Der Mann, der für das derzeit wertvollste Unternehmen der Welt arbeitet, hat Komplimente ins Ministerium mitgebracht. Staaten und Regierungen hätten die Wahl zwischen zwei Optionen: Sie seien entweder „an AI taker or an AI maker“, sagt Rod Evans, Vizepräsident für Europa, den Nahen Osten und Afrika beim US-Chiphersteller Nvidia. Bayern sei auf dem Weg, „ein AI maker“ zu werden, sagt Evans, also ein Macher statt bloßer Abnehmer. Der Manager lobt den Freistaat als „Powerhouse“ Deutschlands. Er wünsche sich, dass jede Regierung bei der künstlichen Intelligenz (KI) so handeln würde wie die bayerische.
Wissenschaftsminister Markus Blume (CSU) ist begeistert. Er hat ja deshalb an diesem Mittwoch in sein Haus geladen, um der Öffentlichkeit zu zeigen, dass Bayern im weltweiten KI-Rennen mitspielen will. „Wir wollen nicht Zaungast der Geschichte sein“, sagt der Minister. Für ein bayerisches KI-Basismodell hat Blumes Ministerium soeben bei Nvidia 1024 leistungsstarke Grafikprozessoren (GPU) für 54,5 Millionen Euro eingekauft. Die warmen Worte des Firmenvertreters gibt es gratis dazu.
Die Chips sollen die Leistung des Rechenzentrums an der Friedrich-Alexander-Universität in Erlangen verdreifachen, wovon demnächst bereits ausgewählte Forschungsprojekte profitieren sollen. Blume träumt in Anspielung auf die KI-Anwendung Chat-GPT von einer Art „Bayern-GPT“.
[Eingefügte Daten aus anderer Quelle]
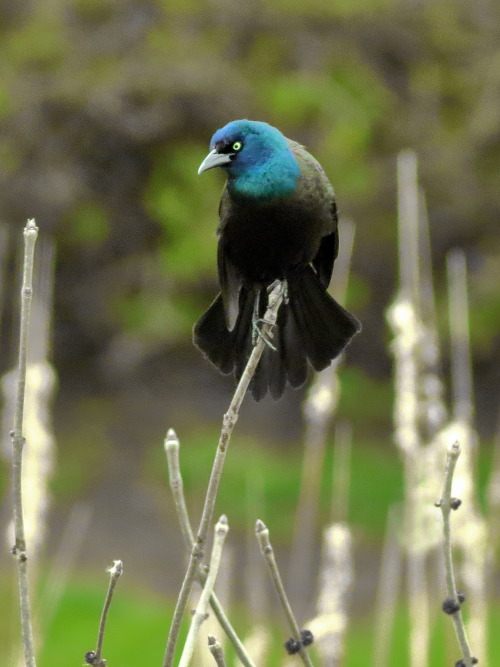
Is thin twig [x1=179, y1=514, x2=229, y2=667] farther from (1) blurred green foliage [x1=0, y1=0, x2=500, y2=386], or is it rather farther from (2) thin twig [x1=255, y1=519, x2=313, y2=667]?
(1) blurred green foliage [x1=0, y1=0, x2=500, y2=386]

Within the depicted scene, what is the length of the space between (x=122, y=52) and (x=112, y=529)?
12.7ft

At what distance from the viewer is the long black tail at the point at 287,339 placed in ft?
7.31

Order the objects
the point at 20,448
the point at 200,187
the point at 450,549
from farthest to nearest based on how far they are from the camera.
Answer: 1. the point at 200,187
2. the point at 20,448
3. the point at 450,549

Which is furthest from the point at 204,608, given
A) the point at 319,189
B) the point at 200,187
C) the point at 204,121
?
the point at 204,121

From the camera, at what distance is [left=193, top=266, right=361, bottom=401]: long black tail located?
7.31 ft

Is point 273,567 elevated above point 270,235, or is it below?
below

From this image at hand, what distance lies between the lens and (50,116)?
8.56 metres

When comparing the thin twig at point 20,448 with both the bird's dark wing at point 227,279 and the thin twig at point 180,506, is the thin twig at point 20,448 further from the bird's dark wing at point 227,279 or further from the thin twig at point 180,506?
the bird's dark wing at point 227,279

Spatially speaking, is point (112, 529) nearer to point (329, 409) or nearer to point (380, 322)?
point (380, 322)

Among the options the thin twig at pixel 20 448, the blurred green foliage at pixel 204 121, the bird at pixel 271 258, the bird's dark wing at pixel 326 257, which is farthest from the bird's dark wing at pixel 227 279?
the blurred green foliage at pixel 204 121

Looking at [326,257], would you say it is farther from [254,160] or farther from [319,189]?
[254,160]

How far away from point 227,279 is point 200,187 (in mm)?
6105

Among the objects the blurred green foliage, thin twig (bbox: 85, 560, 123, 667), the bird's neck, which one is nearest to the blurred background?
the blurred green foliage

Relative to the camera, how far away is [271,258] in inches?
87.8
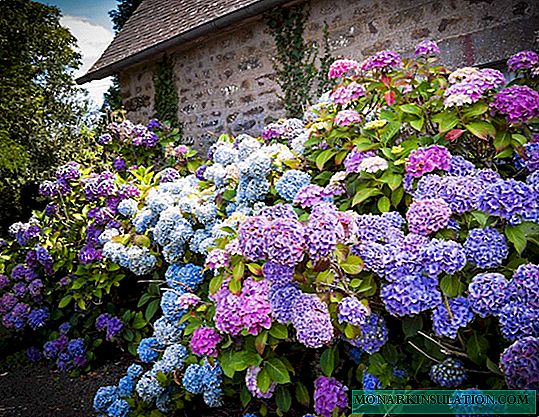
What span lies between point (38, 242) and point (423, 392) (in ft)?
14.1

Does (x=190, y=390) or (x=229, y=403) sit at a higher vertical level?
(x=190, y=390)

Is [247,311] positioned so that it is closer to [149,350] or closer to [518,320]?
[518,320]

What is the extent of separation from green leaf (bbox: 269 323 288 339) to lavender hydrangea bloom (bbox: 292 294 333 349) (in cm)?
16

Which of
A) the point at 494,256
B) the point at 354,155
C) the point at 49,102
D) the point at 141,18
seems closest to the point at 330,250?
the point at 494,256

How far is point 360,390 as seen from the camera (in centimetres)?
227

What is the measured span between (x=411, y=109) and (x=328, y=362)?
56.3 inches

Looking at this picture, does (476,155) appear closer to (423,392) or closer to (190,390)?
(423,392)

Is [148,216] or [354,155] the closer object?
[354,155]

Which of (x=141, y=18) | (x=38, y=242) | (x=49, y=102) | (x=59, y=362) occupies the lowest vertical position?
(x=59, y=362)

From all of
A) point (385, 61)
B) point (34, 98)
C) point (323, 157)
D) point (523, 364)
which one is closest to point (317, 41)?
point (385, 61)

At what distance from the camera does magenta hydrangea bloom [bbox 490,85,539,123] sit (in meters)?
2.46

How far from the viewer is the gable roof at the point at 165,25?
5686mm

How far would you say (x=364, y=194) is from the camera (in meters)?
2.52

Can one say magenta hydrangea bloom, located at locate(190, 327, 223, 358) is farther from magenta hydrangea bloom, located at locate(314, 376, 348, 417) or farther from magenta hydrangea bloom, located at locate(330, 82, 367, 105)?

Anders als das berühmte Sprachmodell für jedermann soll die bayerische KI aber zunächst auf wenige Anwender und Fachbereiche eingegrenzt werden, zum Beispiel den Gesundheitsbereich und die Robotik. Blume erinnert daran, dass erst vor wenigen Tagen ein humanoider Roboter einen Halbmarathon in China gewonnen hat. Der Politiker sieht großes Potenzial in dem Bereich. Deutschland und Europa dürften nicht hinter anderen Staaten wie China oder den USA zurückbleiben. Es gehe um strategische Souveränität und eine „Neuverteilung von Macht und Wohlstand“.
Der Ausbau des Erlanger Rechenzentrums auf letztlich 1700 GPUs soll aber nur ein Schritt auf dem Weg zum KI-Land sein. Auch das Leibniz-Rechenzentrum am Hochschul- und Forschungscampus Garching wird fortlaufend ausgebaut. Und Bayern bemüht sich intensiv um den milliardenschweren Zuschlag für eine von der Europäischen Union geförderte KI-Gigafactory in Schweinfurt. Mit mehr als 100 000 GPUs würde sie alle anderen Rechenzentren in den Schatten stellen. Die Nachfrage nach Rechenleistung in Industrie und Wissenschaft sei in den kommenden Jahren jedenfalls riesig, sagt Blume.
Bayern macht sich Hoffnungen auf eine KI-Gigafactory in Schweinfurt
„Die Frage ist, wann kommt diese AI-Gigafactory“, sagt der Wissenschaftsminister und kennt die Antwort selbst nicht. Die Herausgabe der Details zur europaweiten Ausschreibung durch die EU sei „überfällig“. Blume hofft, dass sich die deutschen Interessenten – neben dem Freistaat soll es mindestens fünf weitere Akteure geben – auf eine gemeinsame „nationale Bewerbung“ verständigen können.
Dass Bayern angesichts des schleppenden Windkraftausbaus und des jahrelang blockierten Baus wichtiger Stromleitungen als Standort der stromhungrigen KI-Fabrik einen Standortnachteil hat, sieht Blume nicht. „Für den Moment sind wir da gut aufgestellt“, sagt Blume. 2028 soll im Landkreis Schweinfurt die Stromtrasse Suedlink in Betrieb gehen, die günstigen Windstrom aus dem Norden nach Bayern überträgt.
Kritische Worte über die disruptive Macht der KI sind an diesem Tag im Wissenschaftsministerium nicht zu hören. Dass KI-Systeme in Kriegen schon jetzt tödliche Entscheidungen treffen? Der massive Hunger nach Wasser und Strom? Die Angst vor Jobverlusten?
„Die Leute sehen das falsch“, sagt Nvidia-Manager Rod Evans über die Job-Frage. In einer alternden Gesellschaft werde es immer schwieriger, Fachkräfte zu gewinnen, etwa in der Pflege. Solche Aufgaben könnten autonome Roboter den Menschen bald abnehmen.